Links

Think of me as a web crawler with taste.

Federated Wikis and Digital Collaboration

Mike Caulfield:

Wiki is a relentless consensus engine. That’s useful.

But here’s the thing. You want the consensus engine, eventually. But you don’t want it at first.

It’s funny, I was looking over this keynote last night, and I saw this line and realized — this is the simplest explanation of federated wiki.

A System for Success

James Clear:

In my opinion, this is the greatest success “hack” there is. If you live in an environment that nudges you toward the right decision and if you surround yourself with people who make your new behavior seem normal, then you’ll find success is almost an afterthought.

Systems are better than goals.

Ruby and Monads

Tom Stuart:

Monads are in danger of becoming a bit of a joke: for every person who raves about them, there’s another person asking what in the world they are, and a third person writing a confusing tutorial about them. With their technical-sounding name and forbidding reputation, monads can seem like a complex, abstract idea that’s only relevant to mathematicians and Haskell programmers.

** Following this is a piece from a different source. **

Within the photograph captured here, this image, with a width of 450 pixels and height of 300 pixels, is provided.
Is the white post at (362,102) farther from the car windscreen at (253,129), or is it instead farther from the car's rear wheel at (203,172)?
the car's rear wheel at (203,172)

Forget all that! In this pragmatic article we’ll roll up our sleeves and get stuck into refactoring some awkward Ruby code, using the good parts of monads to tackle the problems we encounter along the way. We’ll see how the straightforward design pattern underlying monads can help us to make our code simpler, clearer and more reusable by uncovering its hidden structure, and we’ll end up with a shared understanding of what monads actually are and why people won’t shut up about them.

The accompanying video is short, snappy, and to the point.